▶ **Your goal**:
In the entries that follow, find each line with the word "border" and copy it.

▶ **Data to process**:
▬▬▬▬▬▬

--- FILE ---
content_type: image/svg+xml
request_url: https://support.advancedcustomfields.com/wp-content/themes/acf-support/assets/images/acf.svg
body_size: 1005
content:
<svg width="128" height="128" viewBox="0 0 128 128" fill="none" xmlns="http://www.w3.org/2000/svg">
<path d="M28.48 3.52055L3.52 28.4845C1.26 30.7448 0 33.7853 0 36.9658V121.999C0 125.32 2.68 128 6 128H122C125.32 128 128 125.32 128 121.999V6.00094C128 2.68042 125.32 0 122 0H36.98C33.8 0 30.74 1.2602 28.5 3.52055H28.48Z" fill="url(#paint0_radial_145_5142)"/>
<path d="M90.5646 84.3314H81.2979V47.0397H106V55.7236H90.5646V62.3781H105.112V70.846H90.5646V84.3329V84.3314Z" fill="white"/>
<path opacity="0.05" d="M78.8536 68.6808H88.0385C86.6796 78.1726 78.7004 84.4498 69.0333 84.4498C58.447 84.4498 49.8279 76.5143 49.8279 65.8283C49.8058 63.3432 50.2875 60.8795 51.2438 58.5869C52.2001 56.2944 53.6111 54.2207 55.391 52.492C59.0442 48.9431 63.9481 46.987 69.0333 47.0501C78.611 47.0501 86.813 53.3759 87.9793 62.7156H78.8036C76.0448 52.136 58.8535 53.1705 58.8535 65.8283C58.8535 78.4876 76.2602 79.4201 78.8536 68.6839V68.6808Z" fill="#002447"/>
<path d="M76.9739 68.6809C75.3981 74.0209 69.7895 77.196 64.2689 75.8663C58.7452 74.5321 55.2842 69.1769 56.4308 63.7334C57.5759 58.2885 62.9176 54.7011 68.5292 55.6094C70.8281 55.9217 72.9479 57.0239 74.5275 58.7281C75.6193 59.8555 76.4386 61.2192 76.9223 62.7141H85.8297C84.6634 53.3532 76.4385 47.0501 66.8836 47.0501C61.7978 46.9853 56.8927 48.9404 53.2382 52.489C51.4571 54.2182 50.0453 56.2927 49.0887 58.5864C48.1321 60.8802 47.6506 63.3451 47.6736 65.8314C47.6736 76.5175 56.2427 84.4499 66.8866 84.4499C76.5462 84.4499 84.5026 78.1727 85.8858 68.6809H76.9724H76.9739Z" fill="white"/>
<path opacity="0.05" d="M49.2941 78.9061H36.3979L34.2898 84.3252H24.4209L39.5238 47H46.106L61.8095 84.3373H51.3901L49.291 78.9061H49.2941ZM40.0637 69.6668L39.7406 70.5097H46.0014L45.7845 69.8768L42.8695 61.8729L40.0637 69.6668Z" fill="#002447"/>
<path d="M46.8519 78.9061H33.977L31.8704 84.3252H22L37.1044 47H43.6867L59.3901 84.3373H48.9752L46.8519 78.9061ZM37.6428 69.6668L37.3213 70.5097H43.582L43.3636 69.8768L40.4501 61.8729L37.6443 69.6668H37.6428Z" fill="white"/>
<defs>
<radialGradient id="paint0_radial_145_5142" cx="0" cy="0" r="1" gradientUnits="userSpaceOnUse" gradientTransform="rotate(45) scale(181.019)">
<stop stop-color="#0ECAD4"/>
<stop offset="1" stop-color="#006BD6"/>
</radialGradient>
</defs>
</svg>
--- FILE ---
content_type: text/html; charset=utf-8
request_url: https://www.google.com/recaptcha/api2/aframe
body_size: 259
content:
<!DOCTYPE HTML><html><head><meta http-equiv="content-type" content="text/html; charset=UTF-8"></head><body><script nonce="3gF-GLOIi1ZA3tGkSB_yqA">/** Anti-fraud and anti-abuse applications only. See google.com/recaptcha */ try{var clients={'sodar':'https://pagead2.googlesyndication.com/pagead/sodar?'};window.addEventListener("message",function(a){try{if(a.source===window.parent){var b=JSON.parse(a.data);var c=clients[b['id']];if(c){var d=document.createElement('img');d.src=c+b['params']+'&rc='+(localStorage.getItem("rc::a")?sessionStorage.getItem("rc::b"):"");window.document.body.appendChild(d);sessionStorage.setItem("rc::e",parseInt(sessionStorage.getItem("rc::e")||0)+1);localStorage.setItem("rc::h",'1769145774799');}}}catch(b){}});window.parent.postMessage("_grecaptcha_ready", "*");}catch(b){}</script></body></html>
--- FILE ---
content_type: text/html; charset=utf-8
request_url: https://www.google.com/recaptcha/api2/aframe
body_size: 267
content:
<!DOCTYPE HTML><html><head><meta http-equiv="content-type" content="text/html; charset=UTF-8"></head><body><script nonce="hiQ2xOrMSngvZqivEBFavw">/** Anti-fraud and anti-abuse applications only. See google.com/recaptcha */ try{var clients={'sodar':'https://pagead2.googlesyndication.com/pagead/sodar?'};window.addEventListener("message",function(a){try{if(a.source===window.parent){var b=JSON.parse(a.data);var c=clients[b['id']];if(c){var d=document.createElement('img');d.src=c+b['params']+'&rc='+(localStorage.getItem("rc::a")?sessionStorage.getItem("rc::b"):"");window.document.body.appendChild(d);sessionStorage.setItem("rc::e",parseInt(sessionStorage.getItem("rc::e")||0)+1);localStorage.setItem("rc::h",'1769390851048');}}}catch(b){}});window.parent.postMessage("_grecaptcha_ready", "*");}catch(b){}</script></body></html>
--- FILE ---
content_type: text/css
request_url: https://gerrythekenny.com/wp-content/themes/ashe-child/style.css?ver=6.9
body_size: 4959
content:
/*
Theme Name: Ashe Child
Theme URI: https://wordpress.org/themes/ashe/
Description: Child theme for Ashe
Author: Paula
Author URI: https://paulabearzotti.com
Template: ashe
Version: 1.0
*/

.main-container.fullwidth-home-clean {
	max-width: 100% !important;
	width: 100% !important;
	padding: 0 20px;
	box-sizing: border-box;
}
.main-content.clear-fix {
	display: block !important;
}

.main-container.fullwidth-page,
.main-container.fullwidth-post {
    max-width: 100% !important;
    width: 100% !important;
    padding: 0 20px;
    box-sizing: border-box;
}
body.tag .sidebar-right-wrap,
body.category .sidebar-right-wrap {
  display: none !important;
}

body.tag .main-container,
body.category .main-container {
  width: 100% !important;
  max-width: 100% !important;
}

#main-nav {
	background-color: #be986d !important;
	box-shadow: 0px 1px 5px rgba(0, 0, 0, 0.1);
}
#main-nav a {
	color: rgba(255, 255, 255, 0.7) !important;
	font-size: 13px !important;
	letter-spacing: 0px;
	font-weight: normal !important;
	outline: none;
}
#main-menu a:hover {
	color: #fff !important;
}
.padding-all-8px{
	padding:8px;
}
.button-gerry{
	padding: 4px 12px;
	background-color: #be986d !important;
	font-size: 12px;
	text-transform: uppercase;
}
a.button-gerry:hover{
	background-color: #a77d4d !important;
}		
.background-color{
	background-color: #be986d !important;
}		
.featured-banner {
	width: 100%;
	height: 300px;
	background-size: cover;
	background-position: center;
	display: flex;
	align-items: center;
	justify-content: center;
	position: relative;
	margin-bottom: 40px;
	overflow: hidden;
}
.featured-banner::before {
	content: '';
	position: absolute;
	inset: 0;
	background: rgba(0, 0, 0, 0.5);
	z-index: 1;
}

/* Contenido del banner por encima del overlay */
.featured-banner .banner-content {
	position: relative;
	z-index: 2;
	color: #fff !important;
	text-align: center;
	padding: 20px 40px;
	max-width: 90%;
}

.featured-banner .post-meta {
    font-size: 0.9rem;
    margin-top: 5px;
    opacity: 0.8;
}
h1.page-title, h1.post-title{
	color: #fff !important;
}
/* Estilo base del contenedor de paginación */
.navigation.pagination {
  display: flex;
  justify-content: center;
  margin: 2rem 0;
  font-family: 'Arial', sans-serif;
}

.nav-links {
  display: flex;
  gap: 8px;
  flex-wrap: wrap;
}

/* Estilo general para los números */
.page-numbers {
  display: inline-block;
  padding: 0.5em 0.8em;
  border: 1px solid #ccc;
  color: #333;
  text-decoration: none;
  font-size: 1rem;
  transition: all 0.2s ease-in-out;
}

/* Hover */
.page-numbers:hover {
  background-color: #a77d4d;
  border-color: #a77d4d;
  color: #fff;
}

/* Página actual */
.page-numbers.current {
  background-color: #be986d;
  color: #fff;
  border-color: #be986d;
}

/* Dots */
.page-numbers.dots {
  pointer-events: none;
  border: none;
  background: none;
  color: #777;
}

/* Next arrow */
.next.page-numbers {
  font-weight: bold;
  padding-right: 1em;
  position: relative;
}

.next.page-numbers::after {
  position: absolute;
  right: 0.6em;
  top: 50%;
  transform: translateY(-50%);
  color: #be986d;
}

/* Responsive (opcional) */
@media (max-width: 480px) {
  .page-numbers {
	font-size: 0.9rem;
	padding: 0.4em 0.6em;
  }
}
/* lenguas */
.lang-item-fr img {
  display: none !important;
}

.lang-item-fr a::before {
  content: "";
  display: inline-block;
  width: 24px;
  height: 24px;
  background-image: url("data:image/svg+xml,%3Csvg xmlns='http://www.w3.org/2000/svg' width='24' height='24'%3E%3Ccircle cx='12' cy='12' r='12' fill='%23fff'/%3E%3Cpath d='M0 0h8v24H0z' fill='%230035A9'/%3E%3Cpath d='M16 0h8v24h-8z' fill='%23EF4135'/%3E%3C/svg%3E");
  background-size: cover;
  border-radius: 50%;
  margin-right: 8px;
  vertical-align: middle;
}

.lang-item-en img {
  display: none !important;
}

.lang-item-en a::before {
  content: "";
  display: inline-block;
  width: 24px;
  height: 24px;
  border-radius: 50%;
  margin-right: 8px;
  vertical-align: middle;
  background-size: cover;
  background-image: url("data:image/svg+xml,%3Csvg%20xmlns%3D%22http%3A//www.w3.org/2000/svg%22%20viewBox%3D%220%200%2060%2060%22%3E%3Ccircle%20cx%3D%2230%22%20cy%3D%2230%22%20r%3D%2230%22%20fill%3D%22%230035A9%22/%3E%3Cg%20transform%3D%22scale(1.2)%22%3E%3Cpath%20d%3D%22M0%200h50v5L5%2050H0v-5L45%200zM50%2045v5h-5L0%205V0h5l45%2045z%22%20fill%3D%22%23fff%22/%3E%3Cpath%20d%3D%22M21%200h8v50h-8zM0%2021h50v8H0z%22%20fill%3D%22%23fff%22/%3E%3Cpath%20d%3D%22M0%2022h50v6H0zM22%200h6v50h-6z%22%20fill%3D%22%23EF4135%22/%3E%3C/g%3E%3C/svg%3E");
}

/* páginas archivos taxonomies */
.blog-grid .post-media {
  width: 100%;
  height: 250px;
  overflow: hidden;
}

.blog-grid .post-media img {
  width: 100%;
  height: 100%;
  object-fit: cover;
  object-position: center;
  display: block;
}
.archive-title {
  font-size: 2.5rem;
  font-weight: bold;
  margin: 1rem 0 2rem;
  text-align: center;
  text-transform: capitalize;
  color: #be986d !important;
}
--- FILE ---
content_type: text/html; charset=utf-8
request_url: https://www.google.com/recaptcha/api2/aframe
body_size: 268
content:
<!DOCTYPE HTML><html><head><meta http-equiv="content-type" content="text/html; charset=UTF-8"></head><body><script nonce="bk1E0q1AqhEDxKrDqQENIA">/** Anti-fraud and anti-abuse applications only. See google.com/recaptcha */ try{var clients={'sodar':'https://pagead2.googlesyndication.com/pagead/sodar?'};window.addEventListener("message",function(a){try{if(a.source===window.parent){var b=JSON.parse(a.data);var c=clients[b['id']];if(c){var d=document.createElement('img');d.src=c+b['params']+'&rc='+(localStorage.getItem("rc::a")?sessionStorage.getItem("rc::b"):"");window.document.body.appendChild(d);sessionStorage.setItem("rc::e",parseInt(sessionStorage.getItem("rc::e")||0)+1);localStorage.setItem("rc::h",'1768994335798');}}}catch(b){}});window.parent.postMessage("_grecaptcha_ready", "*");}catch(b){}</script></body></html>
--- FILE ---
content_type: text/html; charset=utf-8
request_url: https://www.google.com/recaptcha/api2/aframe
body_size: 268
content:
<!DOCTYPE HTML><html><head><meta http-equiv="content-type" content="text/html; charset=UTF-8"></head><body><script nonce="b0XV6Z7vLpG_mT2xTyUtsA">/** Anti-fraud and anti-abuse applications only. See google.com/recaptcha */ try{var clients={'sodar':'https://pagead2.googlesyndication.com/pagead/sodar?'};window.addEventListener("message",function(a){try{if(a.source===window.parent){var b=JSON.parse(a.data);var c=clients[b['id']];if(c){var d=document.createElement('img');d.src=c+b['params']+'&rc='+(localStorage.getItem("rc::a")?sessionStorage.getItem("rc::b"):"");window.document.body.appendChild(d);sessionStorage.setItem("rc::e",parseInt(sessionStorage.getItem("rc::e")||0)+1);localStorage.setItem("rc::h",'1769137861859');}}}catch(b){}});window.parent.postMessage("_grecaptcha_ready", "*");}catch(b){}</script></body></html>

▬▬▬▬▬▬

▶ **Result**:
	box-sizing: border-box;
    box-sizing: border-box;
  border: 1px solid #ccc;
  border-color: #a77d4d;
  border-color: #be986d;
  border: none;
  border-radius: 50%;
  border-radius: 50%;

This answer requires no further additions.